AL15 - Zötler-Brauerei & Reise-Fazit



Nach vielen aktiven Tagen habe ich meinen letzten Urlaubstag im Allgäu sehr entspannt verbracht (zumal der Wind heute zum Gleitschirmfliegen hier an der Hörnerbahn ohnehin nicht ideal war): von 11-13 Uhr bei einer "Erlebnisführung" in der Familien-Brauerei Zötler in Rettenberg, mit interessanten Infos zur Allgäuer Bierbraukunst von Elmar, einem langjährigen (Flieger-)Freund.

Anschließend ging es weiter ins benachbarte Burgberg, um bei einer Freundin im Garten bei 31 Grad im Schatten zu chillen, bevor ich am Abend noch mal ausgiebig den Blick vom Balkon auf die Allgäuer Berge genossen habe.
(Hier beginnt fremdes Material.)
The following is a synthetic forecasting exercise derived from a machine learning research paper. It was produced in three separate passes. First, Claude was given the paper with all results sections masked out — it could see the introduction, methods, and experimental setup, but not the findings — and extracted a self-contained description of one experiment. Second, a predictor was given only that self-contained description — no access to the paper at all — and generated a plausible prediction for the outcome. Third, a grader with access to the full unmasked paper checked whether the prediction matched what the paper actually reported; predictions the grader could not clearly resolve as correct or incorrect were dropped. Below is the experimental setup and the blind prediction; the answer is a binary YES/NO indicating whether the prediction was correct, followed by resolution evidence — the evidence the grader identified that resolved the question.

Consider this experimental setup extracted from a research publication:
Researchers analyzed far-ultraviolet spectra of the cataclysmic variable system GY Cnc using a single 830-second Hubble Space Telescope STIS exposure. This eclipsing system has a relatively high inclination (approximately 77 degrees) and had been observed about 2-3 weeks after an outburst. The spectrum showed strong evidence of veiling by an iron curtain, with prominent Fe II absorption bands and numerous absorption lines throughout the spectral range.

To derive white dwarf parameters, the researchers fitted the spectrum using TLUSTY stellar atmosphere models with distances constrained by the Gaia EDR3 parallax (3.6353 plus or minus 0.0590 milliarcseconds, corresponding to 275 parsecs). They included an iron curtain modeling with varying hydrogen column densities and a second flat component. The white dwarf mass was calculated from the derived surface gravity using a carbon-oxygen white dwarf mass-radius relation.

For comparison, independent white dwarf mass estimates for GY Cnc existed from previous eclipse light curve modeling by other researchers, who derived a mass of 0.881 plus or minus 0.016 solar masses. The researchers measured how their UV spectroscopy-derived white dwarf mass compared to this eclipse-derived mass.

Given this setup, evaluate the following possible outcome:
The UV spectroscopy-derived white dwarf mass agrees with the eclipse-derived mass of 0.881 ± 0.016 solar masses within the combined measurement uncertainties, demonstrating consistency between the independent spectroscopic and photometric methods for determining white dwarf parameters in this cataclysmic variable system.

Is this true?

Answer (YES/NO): NO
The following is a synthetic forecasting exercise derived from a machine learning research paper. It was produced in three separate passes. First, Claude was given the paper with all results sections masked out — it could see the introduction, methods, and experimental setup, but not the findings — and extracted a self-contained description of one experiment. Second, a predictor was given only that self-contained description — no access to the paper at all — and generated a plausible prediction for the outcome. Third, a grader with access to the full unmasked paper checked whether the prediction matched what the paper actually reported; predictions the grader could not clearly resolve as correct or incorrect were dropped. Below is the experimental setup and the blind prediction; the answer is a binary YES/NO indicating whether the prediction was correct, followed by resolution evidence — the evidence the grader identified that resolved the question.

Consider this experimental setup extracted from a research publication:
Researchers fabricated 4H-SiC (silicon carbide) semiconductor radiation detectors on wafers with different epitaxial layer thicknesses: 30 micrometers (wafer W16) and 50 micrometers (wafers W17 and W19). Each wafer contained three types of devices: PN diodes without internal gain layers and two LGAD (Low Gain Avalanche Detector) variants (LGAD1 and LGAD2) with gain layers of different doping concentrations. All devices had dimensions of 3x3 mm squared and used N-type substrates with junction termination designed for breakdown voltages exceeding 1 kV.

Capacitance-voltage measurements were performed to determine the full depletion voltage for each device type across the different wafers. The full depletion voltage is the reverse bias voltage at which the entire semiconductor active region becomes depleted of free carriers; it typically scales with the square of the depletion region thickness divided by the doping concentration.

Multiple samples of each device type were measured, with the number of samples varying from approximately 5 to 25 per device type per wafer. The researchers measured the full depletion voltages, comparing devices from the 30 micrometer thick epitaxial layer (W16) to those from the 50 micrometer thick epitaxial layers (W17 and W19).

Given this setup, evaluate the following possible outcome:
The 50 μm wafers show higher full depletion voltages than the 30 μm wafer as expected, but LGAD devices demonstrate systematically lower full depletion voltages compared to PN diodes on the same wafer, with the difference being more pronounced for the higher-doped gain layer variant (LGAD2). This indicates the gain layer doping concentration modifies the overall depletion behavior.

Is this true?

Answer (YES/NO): NO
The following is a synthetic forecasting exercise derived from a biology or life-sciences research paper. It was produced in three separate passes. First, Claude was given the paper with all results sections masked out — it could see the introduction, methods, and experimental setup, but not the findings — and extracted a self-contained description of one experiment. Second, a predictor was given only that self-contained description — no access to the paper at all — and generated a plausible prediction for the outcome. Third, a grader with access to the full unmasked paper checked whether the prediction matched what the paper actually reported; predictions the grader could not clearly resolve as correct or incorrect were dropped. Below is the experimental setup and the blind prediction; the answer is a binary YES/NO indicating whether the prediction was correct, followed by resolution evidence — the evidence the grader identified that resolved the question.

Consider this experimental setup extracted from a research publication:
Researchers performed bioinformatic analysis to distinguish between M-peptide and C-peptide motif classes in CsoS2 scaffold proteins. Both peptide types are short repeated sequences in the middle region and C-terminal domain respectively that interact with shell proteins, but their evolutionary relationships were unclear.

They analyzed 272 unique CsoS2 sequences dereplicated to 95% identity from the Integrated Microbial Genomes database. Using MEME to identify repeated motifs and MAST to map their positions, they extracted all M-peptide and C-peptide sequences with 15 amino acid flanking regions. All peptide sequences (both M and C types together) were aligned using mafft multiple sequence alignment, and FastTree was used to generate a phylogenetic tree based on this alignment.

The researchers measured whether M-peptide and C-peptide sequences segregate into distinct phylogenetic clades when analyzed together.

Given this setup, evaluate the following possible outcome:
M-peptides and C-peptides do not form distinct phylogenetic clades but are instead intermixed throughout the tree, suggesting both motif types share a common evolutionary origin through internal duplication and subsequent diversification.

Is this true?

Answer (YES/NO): NO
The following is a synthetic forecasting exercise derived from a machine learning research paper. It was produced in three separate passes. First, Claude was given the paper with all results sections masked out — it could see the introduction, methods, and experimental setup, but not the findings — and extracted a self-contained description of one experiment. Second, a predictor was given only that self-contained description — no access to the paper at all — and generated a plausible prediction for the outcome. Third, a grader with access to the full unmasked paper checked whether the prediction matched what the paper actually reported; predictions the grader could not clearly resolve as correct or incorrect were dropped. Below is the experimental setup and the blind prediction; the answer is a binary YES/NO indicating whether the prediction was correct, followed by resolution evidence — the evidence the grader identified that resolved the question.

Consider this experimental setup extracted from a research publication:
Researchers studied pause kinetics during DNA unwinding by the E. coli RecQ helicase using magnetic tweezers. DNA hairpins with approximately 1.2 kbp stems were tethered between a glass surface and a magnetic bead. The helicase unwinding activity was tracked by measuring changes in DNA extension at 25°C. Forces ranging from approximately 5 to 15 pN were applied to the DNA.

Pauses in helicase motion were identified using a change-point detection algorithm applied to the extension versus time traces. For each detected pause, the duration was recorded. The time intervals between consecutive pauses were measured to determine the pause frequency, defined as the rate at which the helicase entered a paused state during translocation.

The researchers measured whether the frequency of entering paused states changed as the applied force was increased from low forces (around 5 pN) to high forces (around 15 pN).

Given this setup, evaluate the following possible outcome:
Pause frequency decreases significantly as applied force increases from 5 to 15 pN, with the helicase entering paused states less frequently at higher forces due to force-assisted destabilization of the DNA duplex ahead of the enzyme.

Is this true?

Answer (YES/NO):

Zufällig direkt ab Bolsterlang bis zur Brauerei vor mir

















Viiielen Dank noch mal an Elmar, dass wir "mitspielen" durften. 😀


Danke auch an Silke für den entspannten Nachmittag



Zurück in Bolsterlang

Nach 2 schönen Wochen im (Ober-)Allgäu geht es morgen wieder in Richtung Norden, wobei ab morgen das Wetter deutlich regnerischer sein soll; auch an meinem Anreisetag hatte es ja geregnet, dazwischen waren 2 Wochen mit viel Sonnenschein (und bis zu 31 Grad), besser hätte das Timing also kaum sein können.

Fazit: Auch diesmal hat es mir im Allgäu wieder sehr gut gefallen – das Wetter war zwar nicht immer zum Gleitschirmfliegen geeignet, aber immerhin war dann wenigstens passables Wander­wetter – und auch bei meinem 13. Aufenthalt hier habe ich mit Eybachtobel, Hölltobel & Christ­lessee, Haldertobel, Falltobel und Faltenbachtobel noch zahlreiche neue Wanderwege gefunden, mit der krönenden Wanderung auf das Nebelhorn, die schon seit langem "auf meiner Liste" stand. Dazu noch zahlreiche Freunde getroffen und auch 7 schöne Flüge vom Weiherkopf gemacht, mit insgesamt fast 7 h in der Luft, teilweise 1000 m über dem Startplatz und zum ersten Mal auch über dem Riedberger Horn – damit bin ich wirklich sehr zufrieden!

Abschließend der Blick auf meine Reisekosten: 736 € bzw. 46 €/Nacht für 16 Über­nach­tun­gen im Gästehaus Panorama in Bolsterlang inkl. Frühstück, Kurtaxe und einer täglichen Bahn­fahrt mit der Hörnerbahn (was mir insgesamt 169 € gespart hat), 64 € für die beiden Zugfahrten zwischen Hamburg und Eschborn/Frankfurt, 140 € Benzinkosten für die Autofahrt ab Eschborn ins Allgäu, allen Fahrten hier und zurück (mit Dank an meine Eltern für das Ausleihen ihres Autos!), 3 € anteilige Parkgebühren am Hinanger Wasserfall, 243 € für Restaurantbesuche vor Ort, weitere 24 € für Eis und 60 € für die restliche Verpflegung ergeben zusammen 1270 € (bzw. knapp 75 € pro Reisetag).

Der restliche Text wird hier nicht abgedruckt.